I spotted this achingly cool child seat on a bike parked at a construction site near campus. I couldn’t believe it. The black leather seat, the chrome back–it looks like it was lifted from a modernist bar for preschoolers. It totally outclasses the Huffy.
I remember when I was young, my parents took my sister and me on bike rides in the wire baskets on the handlebars of their bikes. It was horribly uncomfortable, of course, and I sincerely doubt those baskets were rated for the weight of children. But it was a lot of fun nonetheless. Some of my earliest memories are from those rides; seeing the trees dripping with moss during my family’s brief time in Louisiana, or bumping along on the gravel road that led to our house in the Seattle suburbs (this was long before they were built up for hordes of Microsoft employees).

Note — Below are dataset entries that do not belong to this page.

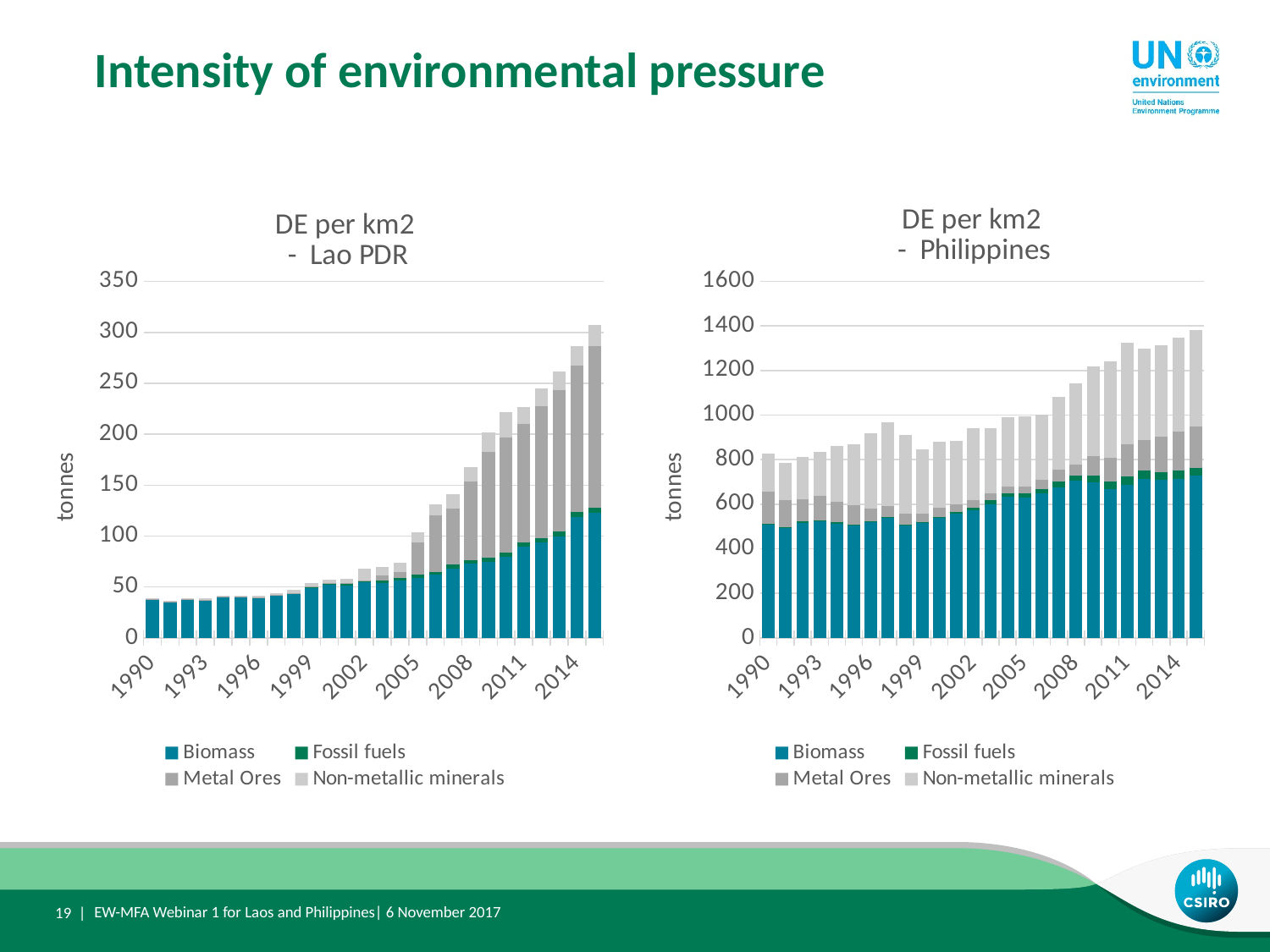
In the 'DE per km2 - Lao PDR' chart, do the total bar heights rise or fall from 1990 to the last year shown? Rise In the 'DE per km2 - Philippines' chart, is the total for 1990 greater or less than 1000? less What kind of chart is the 'DE per km2 - Lao PDR' chart? Stacked bar chart In the 'DE per km2 - Lao PDR' chart, is the total for 2014 greater or less than 250? greater In the 'DE per km2 - Philippines' chart, which year has the larger total, 1990 or 2014? 2014 How many series does the legend of the 'DE per km2 - Philippines' chart list? 4 In the 'DE per km2 - Philippines' chart, is the Biomass value for 1990 greater or less than 400? greater What is the y-axis label on the 'DE per km2 - Lao PDR' chart? tonnes Which series is shown at the bottom of each stacked bar in the 'DE per km2 - Philippines' chart? Biomass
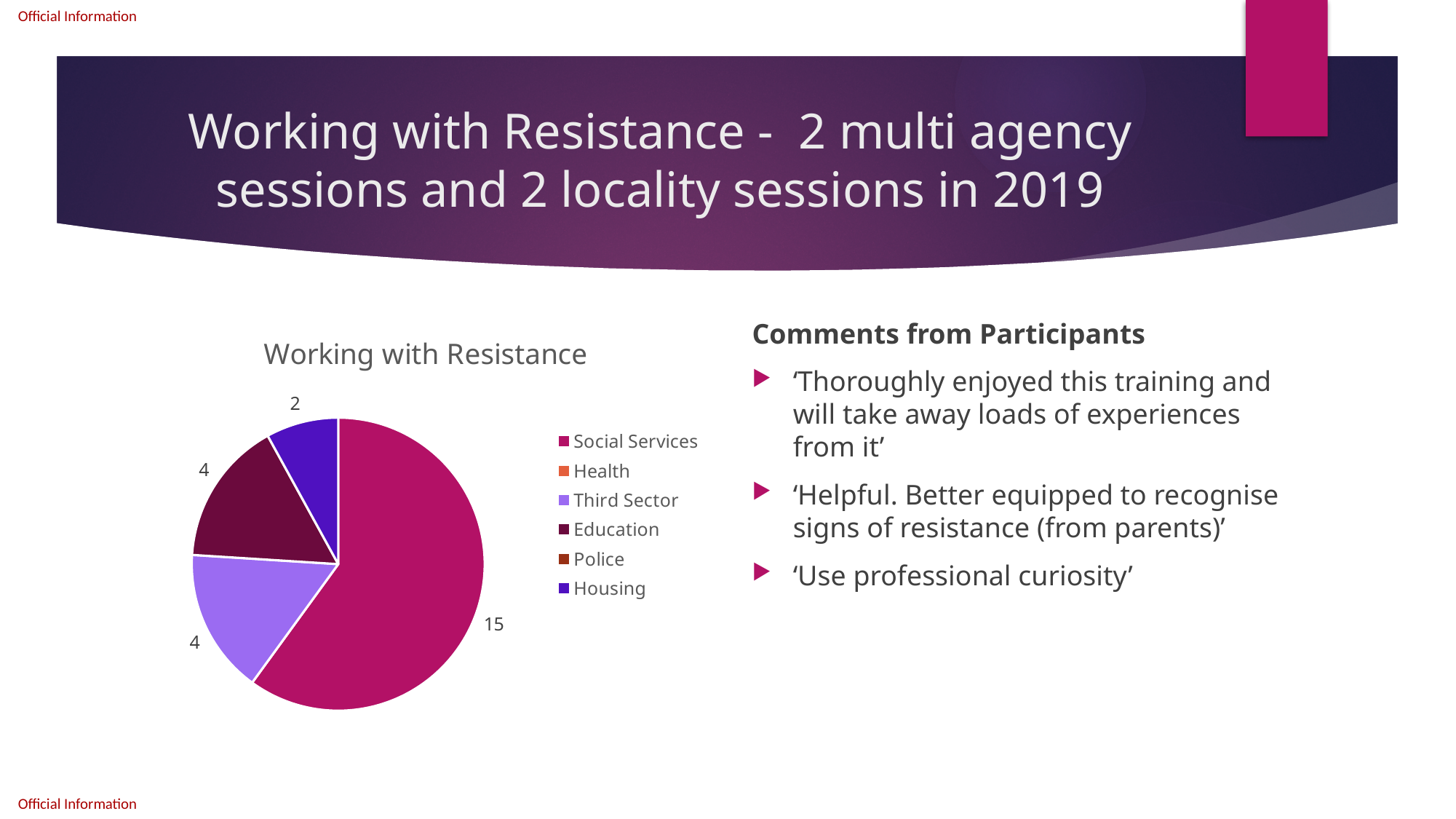
Which category has the largest slice in the pie chart? Social Services What is the difference between the values for Social Services and Housing? 13 Which labelled slice in the pie chart has the smallest value? Housing What is the title of the pie chart? Working with Resistance Which is larger, the value for Social Services or the value for Third Sector? Social Services How many entries does the legend of the pie chart list? 6 What is the value for Third Sector in the pie chart? 4 What is the difference between the values for Social Services and Education? 11 What is the value for Education in the pie chart? 4 What is the value for Social Services in the pie chart? 15 What is the value for Housing in the pie chart? 2 What kind of chart is shown on the slide? pie chart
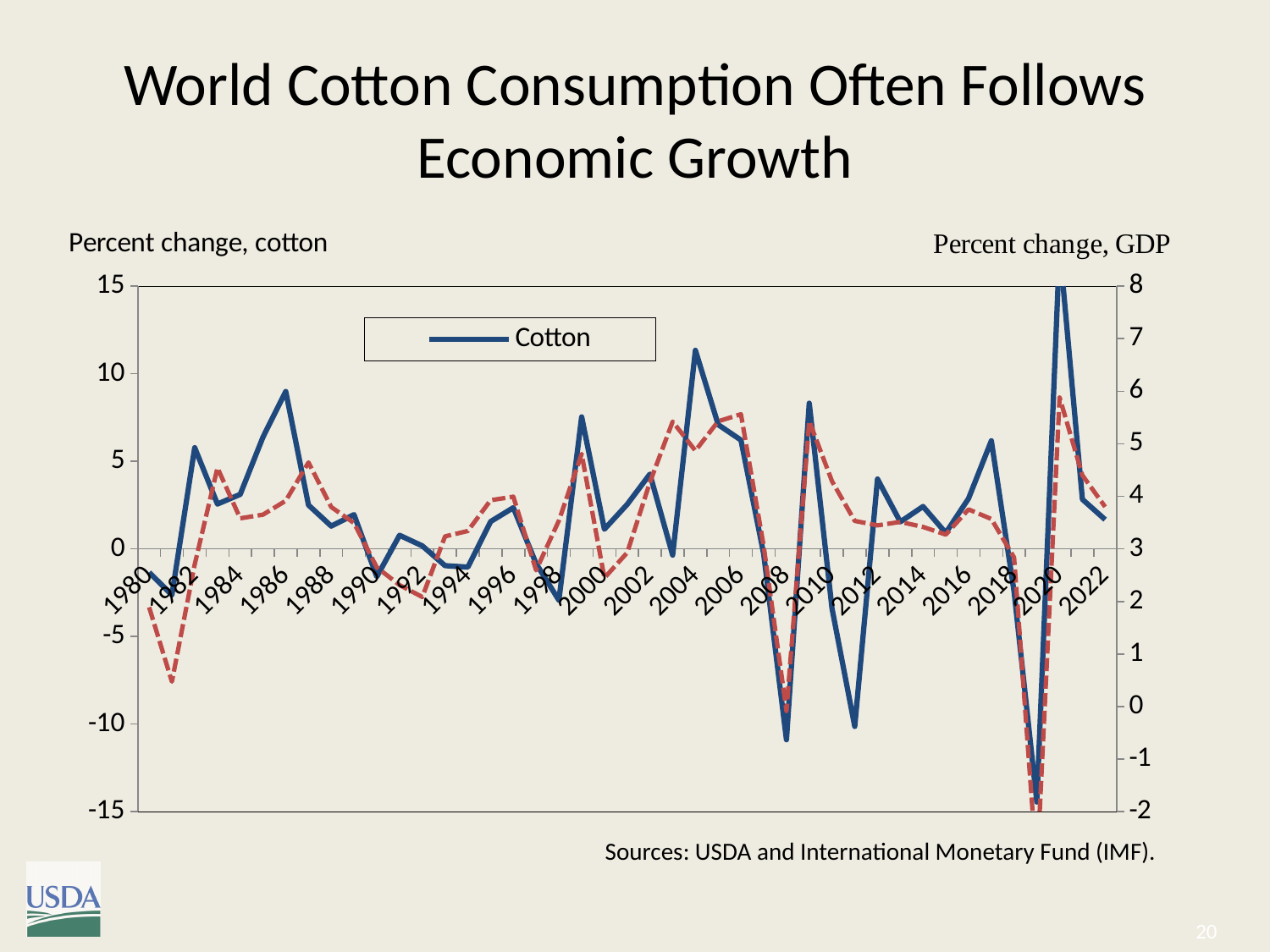
Is the Cotton value for 2004 greater or less than 10? greater In which year does the Cotton line reach its lowest value? 2019 What kind of chart is shown on the slide? line chart Is the Cotton value for 1986 greater or less than 5? greater How many year labels are shown on the x axis? 22 In which year does the Cotton line reach its highest value? 2020 Which year has the higher Cotton value, 2004 or 2009? 2004 Does the Cotton line rise or fall from 2020 to 2022? fall What is the label of the right-hand vertical axis? Percent change, GDP Is the Cotton value for 2008 greater or less than -5? less Which series is named in the legend? Cotton How many series does the legend list? 1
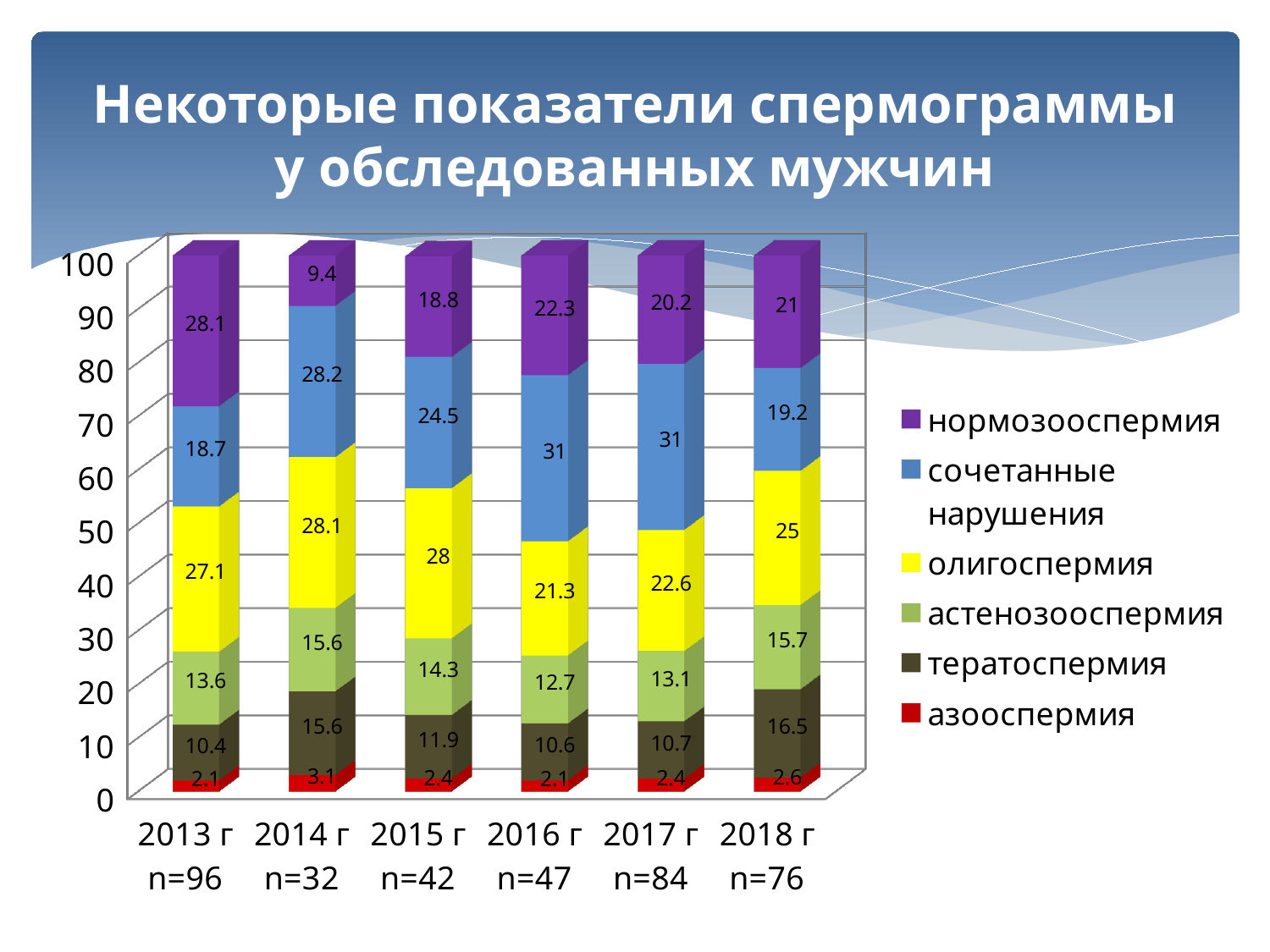
How many year categories are shown on the x axis? 6 What is the value for азооспермия in 2014 г? 3.1 What is the difference between the нормозооспермия values for 2013 г and 2014 г? 18.7 What is the value for сочетанные нарушения in 2016 г? 31 What type of chart is shown on the slide? stacked bar chart What is the sample size (n) shown for 2017 г? n=84 In which year is the value for нормозооспермия the lowest? 2014 г What is the value for нормозооспермия in 2013 г? 28.1 How many series does the legend list? 6 What is the value for олигоспермия in 2018 г? 25 In which year is the value for тератоспермия the highest? 2018 г Which is larger: the олигоспермия value in 2015 г or in 2016 г? 2015 г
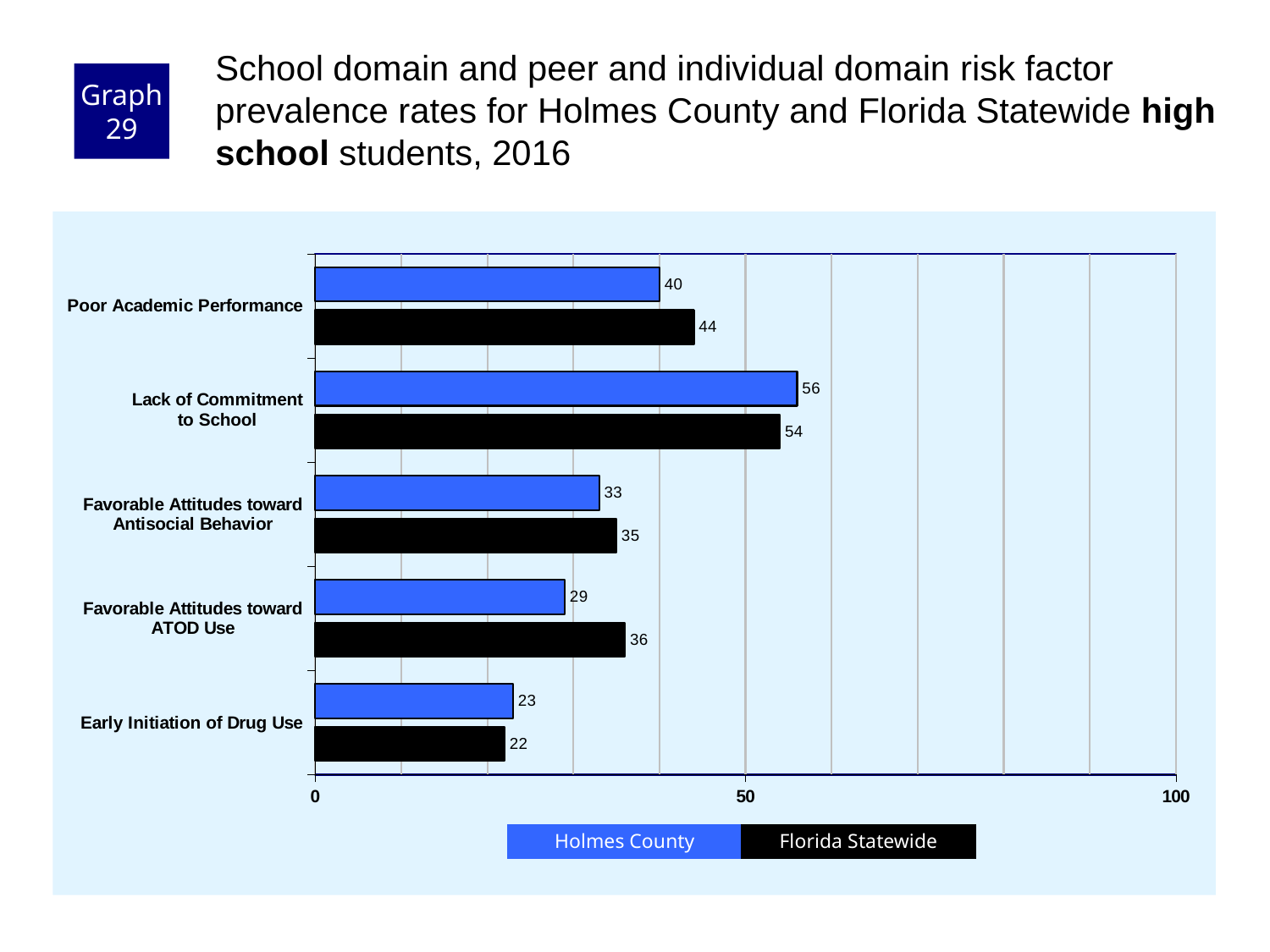
For Lack of Commitment to School, which is larger: the Holmes County value or the Florida Statewide value? Holmes County Which colour represents Florida Statewide in the chart? Black What is the Florida Statewide value for Favorable Attitudes toward ATOD Use? 36 What is the Holmes County value for Poor Academic Performance? 40 Which risk factor has the highest Holmes County value? Lack of Commitment to School How many series does the legend list? 2 Is the Florida Statewide value for Lack of Commitment to School greater or less than 50? greater What kind of chart is shown on the slide? Bar chart Which risk factor has the lowest Florida Statewide value? Early Initiation of Drug Use How many risk factor categories are shown on the chart? 5 What is the Holmes County value for Early Initiation of Drug Use? 23 What is the difference between the Florida Statewide and Holmes County values for Favorable Attitudes toward ATOD Use? 7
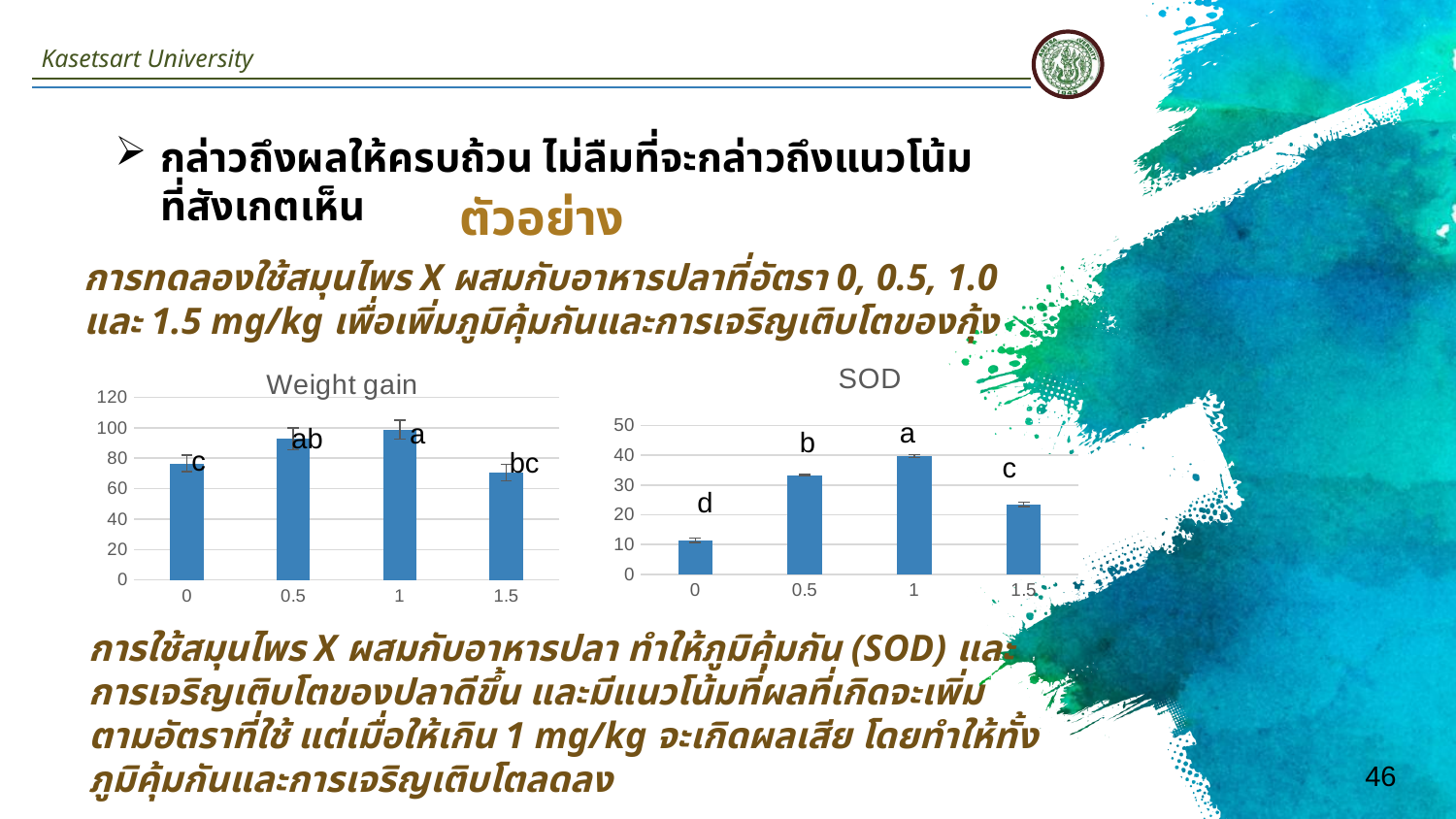
In the SOD chart, which dose has the lowest value? 0 In the SOD chart, what letter label is printed above the bar for dose 0? d What is the title of the chart on the left side of the slide? Weight gain In the SOD chart, is the value for dose 0 greater or less than 20? less In the SOD chart, is the value for dose 1.5 greater or less than 30? less In the Weight gain chart, is the value for dose 0 greater or less than 60? greater In the SOD chart, which dose has the highest value? 1 In the Weight gain chart, which is larger, the value for dose 1 or the value for dose 1.5? 1 What type of chart is the Weight gain chart? bar chart In the SOD chart, which is larger, the value for dose 0.5 or the value for dose 1.5? 0.5 How many categories (dose levels) are shown on the x axis of the SOD chart? 4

Our parents sometimes tried to take us on walks when we were young, but like most kids our age, we simply didn’t have the stamina to go very far. My parents’ bicycles, with a kid in each front basket, gave them range. Now that we are parents, our bicycles make us free as well.
The seats we use for our children, however, lack style, even compared to a wire front basket. They’re plastic. Putting our kids on the back of the Kona MinUte is an improvement. But overall, the child seat market resembles nothing more than the toys that you can buy at big box stores: giant plastic sandboxes in the shape of turtles, or plastic play kitchens with colors that fade within a few months. There are twee alternatives, of course, like the wooden play kitchens that mimic everything about the plastic ones except the price, which is ten times higher. But I’d prefer to sidestep this market altogether.
This child seat, which looks pretty vintage, is in a class by itself. If my parents had had seats like this they could have ridden with us for hours. I’ve never seen anything like it before. But I want one.